Values & Core Beliefs
Empowering the Individual
We believe that individuals should have more access to the tools and resources that they need to provide for their retirement, giving them greater control. People should take ownership of their finances, and not simply do what a financial advisor tells them to, without question. They need to become educated on the issues, research available products and strategies, ask questions, and challenge recommendations before adopting a strategy.
Objectivity & Aligning With Our Client’s Interests
Financial services is an industry where trust in the professional is crucial to a firm’s success. However, the industry evolved in such a way that the business models currently in place create a natural conflict of interest with their clients, leading to greater distrust.
Most financial advisors are essentially salesmen, compensated based on commissions from the companies whose products they sell. This has moved the financial advisor community towards a transactional business, and away from what it should be – an advisory business.
Furthermore, compensation arrangements are often complex and not well-disclosed. We have steered clear of compensation arrangements that create a divide between our interests and those of our clients. We are strong proponents of the fee-only financial advisor model – one that is more transparent, honest, and aligned with the interests of the individual.
Retirement Income: The Next Great Social Crisis
We are passionate about retirement income because we believe that it is a social crisis not receiving the attention that it should. Not only are today’s retirees facing a headwind from poor stock market returns, low interest rates, high unemployment, reduced retirement benefits from employers, escalating healthcare costs, depressed housing values, and the questionable viability of social security; they have undersaved for retirement, primarily because of lack of awareness of what the financial requirements are. Most are also not making responsible decisions on how to finance their retirement income. Too many people are drawing down their savings based upon life expectancies not realizing that there is approximately a 50% chance that they will live beyond this age. This means that even those who have saved enough are needlessly at risk.

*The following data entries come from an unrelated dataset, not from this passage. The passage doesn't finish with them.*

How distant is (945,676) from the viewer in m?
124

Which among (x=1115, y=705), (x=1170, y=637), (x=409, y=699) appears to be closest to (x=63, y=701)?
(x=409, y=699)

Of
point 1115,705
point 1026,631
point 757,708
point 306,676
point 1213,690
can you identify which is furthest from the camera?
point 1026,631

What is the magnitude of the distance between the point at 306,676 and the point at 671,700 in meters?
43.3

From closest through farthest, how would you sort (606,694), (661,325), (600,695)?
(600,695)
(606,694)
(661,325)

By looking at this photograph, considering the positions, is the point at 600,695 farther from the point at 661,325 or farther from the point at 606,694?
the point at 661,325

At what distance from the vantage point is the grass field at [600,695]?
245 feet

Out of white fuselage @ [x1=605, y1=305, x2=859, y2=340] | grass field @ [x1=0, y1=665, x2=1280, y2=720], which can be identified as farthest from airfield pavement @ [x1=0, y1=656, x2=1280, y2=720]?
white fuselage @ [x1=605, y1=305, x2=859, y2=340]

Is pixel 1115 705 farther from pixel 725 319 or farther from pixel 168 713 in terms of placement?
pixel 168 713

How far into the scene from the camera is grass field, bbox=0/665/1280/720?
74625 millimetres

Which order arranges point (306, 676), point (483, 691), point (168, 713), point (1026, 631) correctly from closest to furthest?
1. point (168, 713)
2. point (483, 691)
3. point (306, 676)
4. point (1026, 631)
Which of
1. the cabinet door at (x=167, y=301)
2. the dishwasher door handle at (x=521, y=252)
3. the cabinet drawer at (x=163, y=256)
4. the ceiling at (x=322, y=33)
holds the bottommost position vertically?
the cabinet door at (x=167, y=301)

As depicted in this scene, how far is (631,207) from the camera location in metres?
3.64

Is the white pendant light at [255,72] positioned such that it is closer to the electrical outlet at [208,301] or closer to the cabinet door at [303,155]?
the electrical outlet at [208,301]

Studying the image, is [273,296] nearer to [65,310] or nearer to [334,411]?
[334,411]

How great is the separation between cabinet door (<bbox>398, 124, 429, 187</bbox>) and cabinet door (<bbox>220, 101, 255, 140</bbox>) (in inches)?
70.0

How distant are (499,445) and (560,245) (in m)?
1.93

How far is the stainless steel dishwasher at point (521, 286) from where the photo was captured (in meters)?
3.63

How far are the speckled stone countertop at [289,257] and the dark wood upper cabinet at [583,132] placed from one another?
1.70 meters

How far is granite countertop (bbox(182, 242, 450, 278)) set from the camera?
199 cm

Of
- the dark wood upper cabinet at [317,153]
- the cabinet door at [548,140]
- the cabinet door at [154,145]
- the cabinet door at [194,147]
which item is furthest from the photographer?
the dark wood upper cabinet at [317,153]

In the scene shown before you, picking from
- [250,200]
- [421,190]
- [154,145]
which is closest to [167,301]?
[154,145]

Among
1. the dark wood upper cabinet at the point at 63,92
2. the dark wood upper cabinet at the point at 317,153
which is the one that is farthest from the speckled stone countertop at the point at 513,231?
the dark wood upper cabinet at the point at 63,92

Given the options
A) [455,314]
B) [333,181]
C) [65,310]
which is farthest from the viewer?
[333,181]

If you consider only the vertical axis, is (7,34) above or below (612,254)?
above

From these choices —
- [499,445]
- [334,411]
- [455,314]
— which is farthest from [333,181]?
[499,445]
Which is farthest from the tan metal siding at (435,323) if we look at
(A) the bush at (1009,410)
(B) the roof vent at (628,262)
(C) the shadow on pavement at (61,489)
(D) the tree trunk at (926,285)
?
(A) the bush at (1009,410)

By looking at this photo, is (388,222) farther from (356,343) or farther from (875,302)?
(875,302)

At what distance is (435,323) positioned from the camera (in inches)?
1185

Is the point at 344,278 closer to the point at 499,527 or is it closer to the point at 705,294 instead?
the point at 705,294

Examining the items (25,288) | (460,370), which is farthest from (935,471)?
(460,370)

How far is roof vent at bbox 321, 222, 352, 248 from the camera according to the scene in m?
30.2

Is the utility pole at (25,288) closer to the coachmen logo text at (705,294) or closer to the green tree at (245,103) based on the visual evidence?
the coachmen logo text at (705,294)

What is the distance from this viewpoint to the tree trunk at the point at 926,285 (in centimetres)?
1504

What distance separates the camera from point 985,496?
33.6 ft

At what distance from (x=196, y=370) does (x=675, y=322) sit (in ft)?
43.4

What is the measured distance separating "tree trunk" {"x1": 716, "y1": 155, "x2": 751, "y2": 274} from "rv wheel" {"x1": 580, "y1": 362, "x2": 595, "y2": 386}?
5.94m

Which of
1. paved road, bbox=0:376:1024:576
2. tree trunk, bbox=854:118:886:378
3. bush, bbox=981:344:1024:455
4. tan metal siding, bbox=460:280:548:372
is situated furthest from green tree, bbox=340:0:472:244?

The Power of Specialization
Retirement income planning is perhaps the most complicated field of financial planning. Think about it – you are dealing with an uncertain time horizon, with uncertain investment returns, inflation, and spending requirements. Furthermore, the actions that you take in the first few years of retirement will have a dramatic effect on your financial well being many years in the future.
It is also an emotional and sensitive phase as we move away from a steady paycheck and become increasingly dependent upon a finite nest egg. It’s not surprising that retirees are therefore highly risk-averse and engaged with financial issues like no other previous time in their lives. At Nested Interest, we understand the unique nature of this need and believe that you are better served by a firm that specializes in retirement income planning, which is why this is all that we do.
Simple Investment Strategies
While it’s true that Benjamin Graham’s Value Investing principles can lead to above-market returns, it requires a lot of training, experience, a long time horizon, significant time and energy to execute, and extreme discipline and mental stamina.
If you think all you need to do is find a good investment manager, forget it – it is even harder to identify a good manager than it is to find a good investment!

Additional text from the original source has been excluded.